まず植栽の機能については、①審美性と癒し効果 ②デザイン機能 ③微気候コントロール④防災機能 が上げられます。
①審美性と癒し効果は、植物を庭の中に適切に配植することによって非常に高い精神的満足感が得られるいうことです。
エクステリア製品や組積材は工業製品で硬いイメージしかありませんので自然を取り込むことによって全体がやさしく潤いのあるものになります。
特に敷地が広くない場合は少しのスペースを工夫して、いかに植栽を上手に入れるかが設計のポイントになります。

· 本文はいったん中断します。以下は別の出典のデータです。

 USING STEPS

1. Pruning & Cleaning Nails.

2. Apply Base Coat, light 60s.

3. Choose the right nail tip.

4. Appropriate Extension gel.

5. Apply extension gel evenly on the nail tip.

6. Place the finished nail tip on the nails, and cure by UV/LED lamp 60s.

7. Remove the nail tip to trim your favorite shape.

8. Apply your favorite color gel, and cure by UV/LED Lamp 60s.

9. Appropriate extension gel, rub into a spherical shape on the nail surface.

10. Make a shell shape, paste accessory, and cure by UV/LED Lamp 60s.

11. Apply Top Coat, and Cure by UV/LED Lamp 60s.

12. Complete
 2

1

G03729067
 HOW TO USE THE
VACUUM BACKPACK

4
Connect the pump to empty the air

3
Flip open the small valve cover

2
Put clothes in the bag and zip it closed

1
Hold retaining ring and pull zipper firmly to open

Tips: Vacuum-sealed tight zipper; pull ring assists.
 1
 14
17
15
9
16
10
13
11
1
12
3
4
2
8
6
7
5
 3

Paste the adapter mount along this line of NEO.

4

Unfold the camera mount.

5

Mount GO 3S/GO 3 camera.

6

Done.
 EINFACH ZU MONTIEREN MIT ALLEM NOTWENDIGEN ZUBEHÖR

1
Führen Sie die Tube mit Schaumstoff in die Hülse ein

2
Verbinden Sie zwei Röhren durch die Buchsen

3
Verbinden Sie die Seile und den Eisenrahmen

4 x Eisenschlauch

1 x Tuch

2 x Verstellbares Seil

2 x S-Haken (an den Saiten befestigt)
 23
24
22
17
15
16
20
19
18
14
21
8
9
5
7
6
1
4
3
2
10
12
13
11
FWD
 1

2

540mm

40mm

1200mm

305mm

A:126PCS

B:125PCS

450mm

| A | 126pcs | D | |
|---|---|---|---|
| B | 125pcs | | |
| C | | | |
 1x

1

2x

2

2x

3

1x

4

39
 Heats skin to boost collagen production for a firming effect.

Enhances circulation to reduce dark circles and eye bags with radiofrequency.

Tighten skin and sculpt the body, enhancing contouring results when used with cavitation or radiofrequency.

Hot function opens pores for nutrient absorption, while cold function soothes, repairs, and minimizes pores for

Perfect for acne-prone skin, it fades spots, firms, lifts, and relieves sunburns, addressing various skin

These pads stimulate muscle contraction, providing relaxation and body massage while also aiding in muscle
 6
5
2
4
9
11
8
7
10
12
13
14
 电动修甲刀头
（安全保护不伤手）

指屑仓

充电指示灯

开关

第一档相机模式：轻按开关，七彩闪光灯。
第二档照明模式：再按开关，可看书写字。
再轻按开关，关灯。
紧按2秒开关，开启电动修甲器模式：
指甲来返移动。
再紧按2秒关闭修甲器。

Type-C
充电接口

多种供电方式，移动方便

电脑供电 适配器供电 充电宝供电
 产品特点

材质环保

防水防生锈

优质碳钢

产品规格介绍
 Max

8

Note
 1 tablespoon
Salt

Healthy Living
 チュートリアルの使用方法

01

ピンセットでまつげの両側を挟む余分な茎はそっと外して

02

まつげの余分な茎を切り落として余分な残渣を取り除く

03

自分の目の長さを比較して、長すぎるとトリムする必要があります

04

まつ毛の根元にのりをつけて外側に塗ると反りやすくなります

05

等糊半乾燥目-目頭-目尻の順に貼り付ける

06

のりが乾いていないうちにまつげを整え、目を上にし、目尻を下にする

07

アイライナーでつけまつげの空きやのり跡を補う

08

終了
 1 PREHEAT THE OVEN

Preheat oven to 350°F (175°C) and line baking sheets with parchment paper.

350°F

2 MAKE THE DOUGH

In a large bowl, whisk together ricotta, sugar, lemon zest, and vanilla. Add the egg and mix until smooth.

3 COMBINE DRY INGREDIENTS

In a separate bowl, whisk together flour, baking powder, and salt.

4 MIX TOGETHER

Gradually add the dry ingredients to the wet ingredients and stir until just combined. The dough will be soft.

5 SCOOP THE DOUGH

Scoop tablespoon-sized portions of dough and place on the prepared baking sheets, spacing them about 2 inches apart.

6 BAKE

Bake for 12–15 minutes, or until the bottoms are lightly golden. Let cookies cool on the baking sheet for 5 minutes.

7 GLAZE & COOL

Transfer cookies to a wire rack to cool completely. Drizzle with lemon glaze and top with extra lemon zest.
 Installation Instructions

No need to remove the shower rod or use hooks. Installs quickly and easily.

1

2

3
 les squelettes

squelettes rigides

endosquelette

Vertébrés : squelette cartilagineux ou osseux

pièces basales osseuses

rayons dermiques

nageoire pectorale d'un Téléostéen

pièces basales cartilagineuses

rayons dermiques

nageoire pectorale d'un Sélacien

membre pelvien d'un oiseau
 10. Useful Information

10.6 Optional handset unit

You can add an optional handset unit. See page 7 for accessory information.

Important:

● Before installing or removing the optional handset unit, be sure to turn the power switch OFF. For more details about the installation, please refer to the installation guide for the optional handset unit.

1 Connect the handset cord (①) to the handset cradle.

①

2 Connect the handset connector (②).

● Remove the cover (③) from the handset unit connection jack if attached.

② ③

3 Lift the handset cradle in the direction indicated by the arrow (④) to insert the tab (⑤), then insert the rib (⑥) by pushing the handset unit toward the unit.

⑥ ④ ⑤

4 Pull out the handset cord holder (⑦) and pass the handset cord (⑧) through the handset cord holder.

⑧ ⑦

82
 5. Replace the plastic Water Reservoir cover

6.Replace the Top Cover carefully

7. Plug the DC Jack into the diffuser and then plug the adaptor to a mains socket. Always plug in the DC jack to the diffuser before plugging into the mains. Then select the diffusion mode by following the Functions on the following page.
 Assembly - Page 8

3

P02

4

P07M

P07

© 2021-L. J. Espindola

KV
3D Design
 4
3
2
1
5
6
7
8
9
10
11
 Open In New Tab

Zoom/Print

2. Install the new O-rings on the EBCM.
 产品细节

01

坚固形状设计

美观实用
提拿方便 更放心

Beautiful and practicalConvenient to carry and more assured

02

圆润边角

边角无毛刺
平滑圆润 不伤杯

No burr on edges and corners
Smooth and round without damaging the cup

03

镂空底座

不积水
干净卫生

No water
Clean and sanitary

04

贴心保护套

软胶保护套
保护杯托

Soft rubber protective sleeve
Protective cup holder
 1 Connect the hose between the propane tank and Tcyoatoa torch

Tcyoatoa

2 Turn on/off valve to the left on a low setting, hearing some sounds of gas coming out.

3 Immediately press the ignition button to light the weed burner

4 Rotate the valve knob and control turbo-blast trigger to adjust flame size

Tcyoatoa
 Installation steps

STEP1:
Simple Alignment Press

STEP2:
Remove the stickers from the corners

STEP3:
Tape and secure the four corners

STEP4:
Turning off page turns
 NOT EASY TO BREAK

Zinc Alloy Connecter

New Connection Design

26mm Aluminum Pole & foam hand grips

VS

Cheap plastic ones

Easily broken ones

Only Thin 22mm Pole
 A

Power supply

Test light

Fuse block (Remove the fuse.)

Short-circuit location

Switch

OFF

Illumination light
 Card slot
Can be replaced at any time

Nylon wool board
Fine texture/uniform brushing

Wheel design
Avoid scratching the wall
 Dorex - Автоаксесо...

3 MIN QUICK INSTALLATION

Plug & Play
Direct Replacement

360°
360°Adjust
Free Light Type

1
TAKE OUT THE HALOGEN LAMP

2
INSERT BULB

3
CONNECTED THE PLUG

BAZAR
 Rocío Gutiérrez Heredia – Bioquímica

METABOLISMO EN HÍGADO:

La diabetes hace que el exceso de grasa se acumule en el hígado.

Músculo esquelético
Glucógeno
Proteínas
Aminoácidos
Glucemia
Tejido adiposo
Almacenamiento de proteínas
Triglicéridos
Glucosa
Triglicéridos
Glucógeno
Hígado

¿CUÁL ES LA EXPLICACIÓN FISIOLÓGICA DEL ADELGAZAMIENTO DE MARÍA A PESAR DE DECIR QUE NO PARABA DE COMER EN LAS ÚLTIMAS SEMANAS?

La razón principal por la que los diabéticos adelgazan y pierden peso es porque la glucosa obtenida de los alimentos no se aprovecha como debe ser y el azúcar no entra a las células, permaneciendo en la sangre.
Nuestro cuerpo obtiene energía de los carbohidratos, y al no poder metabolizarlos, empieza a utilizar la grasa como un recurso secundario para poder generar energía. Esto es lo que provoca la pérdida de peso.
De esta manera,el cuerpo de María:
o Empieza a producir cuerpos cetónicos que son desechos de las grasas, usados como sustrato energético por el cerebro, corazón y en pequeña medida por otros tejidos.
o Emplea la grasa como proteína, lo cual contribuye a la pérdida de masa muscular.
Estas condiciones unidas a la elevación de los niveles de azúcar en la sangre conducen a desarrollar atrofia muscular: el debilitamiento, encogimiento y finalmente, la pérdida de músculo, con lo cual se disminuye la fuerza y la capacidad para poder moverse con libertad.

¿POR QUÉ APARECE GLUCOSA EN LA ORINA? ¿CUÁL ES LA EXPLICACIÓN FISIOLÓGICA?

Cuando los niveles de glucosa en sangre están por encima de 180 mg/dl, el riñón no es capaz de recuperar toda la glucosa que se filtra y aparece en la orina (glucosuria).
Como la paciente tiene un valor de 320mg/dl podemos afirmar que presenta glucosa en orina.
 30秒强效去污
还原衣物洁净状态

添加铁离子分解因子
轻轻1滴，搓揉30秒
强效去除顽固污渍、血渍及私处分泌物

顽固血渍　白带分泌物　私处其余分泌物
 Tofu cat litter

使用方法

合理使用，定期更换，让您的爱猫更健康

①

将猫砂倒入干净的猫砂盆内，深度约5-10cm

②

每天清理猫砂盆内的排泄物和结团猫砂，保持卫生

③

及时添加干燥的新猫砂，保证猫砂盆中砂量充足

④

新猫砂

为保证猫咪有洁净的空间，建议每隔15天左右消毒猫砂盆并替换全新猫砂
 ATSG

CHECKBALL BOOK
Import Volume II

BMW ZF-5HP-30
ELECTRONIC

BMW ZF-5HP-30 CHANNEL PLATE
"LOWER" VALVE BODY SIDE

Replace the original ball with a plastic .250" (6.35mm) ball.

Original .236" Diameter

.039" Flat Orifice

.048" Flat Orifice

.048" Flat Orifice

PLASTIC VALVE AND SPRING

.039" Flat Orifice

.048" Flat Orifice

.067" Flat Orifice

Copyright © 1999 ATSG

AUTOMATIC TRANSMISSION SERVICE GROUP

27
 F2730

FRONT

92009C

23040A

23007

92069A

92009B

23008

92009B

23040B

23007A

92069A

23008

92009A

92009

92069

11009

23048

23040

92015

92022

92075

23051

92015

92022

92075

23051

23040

②デザイン機能は植栽の特性をうまく使ってデザインパーツとして利用することです。
例えば目隠しとして生垣や列植にしたり、シンボルツリーで空間を演出したり、配列を工夫して庭を広く見せるなどがそれにあたります。
③微気候コントロールは、庭や室内の小空間の気候(日当たり・風通し・水はけ)を植栽によってうまくコントロールできることです。
常緑広葉樹を使って夏は日照をさえぎり冬は日当たりを良くしたり、常緑樹で西日をさえぎったり、強い風当たりを押えたりできることがそうです。
④防災機能は、植栽によって火災の延焼を抑えたり、騒音を軽減したり、土壌の流出を防止したり、また人の侵入を阻んだりすることが上げられます。
次に植栽の基本的な分類を説明しますと、生態による分類と性質による分類に分かれます。
生態とは形による分類ですから、高木(4m以上)・中木(2~4m)・潅木(低木2m以下)下草類(0.5m以下)・つる性植物・笹苔芝類・竹特殊樹木などにわかれています。
ここでいう高・中・潅木は植え込む時点でのサイズですから、植物辞典などに載っている最大高とは意味合いが違います。
また樹木の成長は基本的に土の量によって制限されますから、庭に植えた木は公園や野原にある木の様には大きくなりませんし、剪定すれば一定の大きさで保つことができます。
性質による分類は、常緑と落葉(各々に針葉樹と広葉樹)・陽樹と陰樹・植物の耐性による分類(耐湿性・耐乾燥性・耐やせ地・耐風性・耐火性・耐潮性・耐公害性)などに分かれます。
常緑樹は葉が落ちないと思われている方が非常に多いのですが、逆に一年中ひっそり落葉していて一度に全部が落葉しないという性質です。
ですから落葉の季節には常緑樹も少し多めに落葉しますのでシマトネリコやシラカシの葉が少し色づいて落ちたり、コニファーが部分的に少し茶色に変色して葉が落ちたりということがありますが、正常な生理現象ですのでご安心ください。
植物の耐性について一般の住宅地では問題になる場合は少なく、私共の商圏内では主に海岸沿いの耐潮性植物でしょうか。
海沿いの住宅では植える樹種に検討が必要です。
これらの樹木の分類や性質をよく理解したうえで木の個性が活かせるような植栽計画が望ましいわけですが、何かとお忙しいお客様のご希望は ①手入れが簡単(剪定回数を少なく) ②病気や害虫に強い・虫がつかない ③美しく存在感のある木 というご要望が大変強くていらっしゃいますので、使える木が大体決まってきて偏ってくる傾向にあります。